Enredo e ambientação
No jogo, o jogador é transportado para os recessos do inferno, onde deve enfrentar uma série de inimigos e desafios para recuperar os componentes da máquina de guerra. A narrativa é simples e não se aprofunda em elementos de história, focando mais na experiência de jogo e na mecânica de combate. A ambientação é marcada por um clima macabro e visualmente impactante, embora não conte com a arte psicodélica típica das capas de outros jogos da Psygnosis, que geralmente eram ilustradas por Roger Dean.
Jogabilidade
Baal é um jogo de plataforma com elementos de shoot 'em up, onde o jogador deve navegar por diferentes níveis repletos de inimigos e obstáculos. A jogabilidade é centrada em ação rápida, exigindo reflexos ágeis e uma boa coordenação motora. Apesar de sua proposta interessante, o jogo foi criticado por seus longos tempos de carregamento, que muitos jogadores consideraram "insuportáveis". A mecânica de jogo inclui a coleta de itens e a luta contra inimigos variados, mas não apresenta inovações significativas em relação a outros títulos do gênero.

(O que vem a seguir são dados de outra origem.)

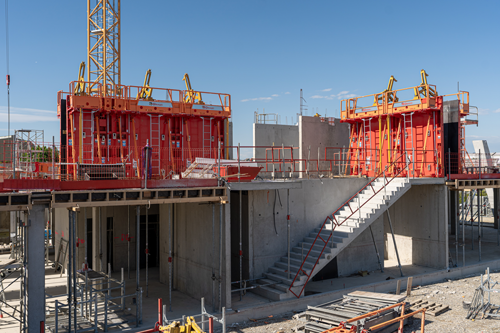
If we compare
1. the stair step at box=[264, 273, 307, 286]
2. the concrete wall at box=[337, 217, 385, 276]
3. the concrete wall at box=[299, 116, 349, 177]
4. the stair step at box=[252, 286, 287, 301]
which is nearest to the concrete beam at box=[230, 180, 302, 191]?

Desenvolvimento e lançamento
Desenvolvido pela SCE Studio Liverpool em colaboração com a Psygnosis, Baal foi lançado em 1988 para PC e Atari ST. O jogo não conseguiu romper barreiras como outros títulos da época, e sua recepção foi morna. O design dos níveis e a trilha sonora foram aspectos destacados, mas, de maneira geral, o jogo não se destacou no mercado. A versão para PC foi portado por Tim Ansell, da Creative Assembly, mas mesmo assim não conseguiu conquistar uma base de fãs significativa.
Crítica e legado
Baal recebeu críticas mistas na época de seu lançamento. Embora alguns apreciassem a atmosfera sombria e a proposta de jogo, muitos jogadores e críticos apontaram os longos tempos de carregamento como um grande obstáculo para a experiência. O jogo não conseguiu deixar um legado duradouro e é frequentemente esquecido em meio a outros títulos mais influentes da Psygnosis. Sua falta de inovação e a recepção morna resultaram em um lugar marginal na história dos videogames.
Códigos e truques
Não há registros documentados de códigos ou truques para Baal (1988).
Bugs, glitches e versões problemáticas
Não há registros documentados de bugs ou glitches específicos para Baal (1988).
Curiosidades
O jogo é notável por não apresentar a arte característica de Roger Dean nas capas, sendo a arte criada por Melvyn Grant. Além disso, na versão para Amiga, o indicador de energia piscava em sincronia com a trilha sonora, um detalhe que chamou a atenção dos jogadores na época.
Onde jogar hoje
Atualmente, Baal pode ser encontrado em algumas plataformas de emulação, permitindo que os jogadores revisitem este título clássico. No entanto, seu acesso em plataformas modernas é limitado, e os interessados podem precisar recorrer a colecionadores ou sites de jogos retro para experimentar a obra.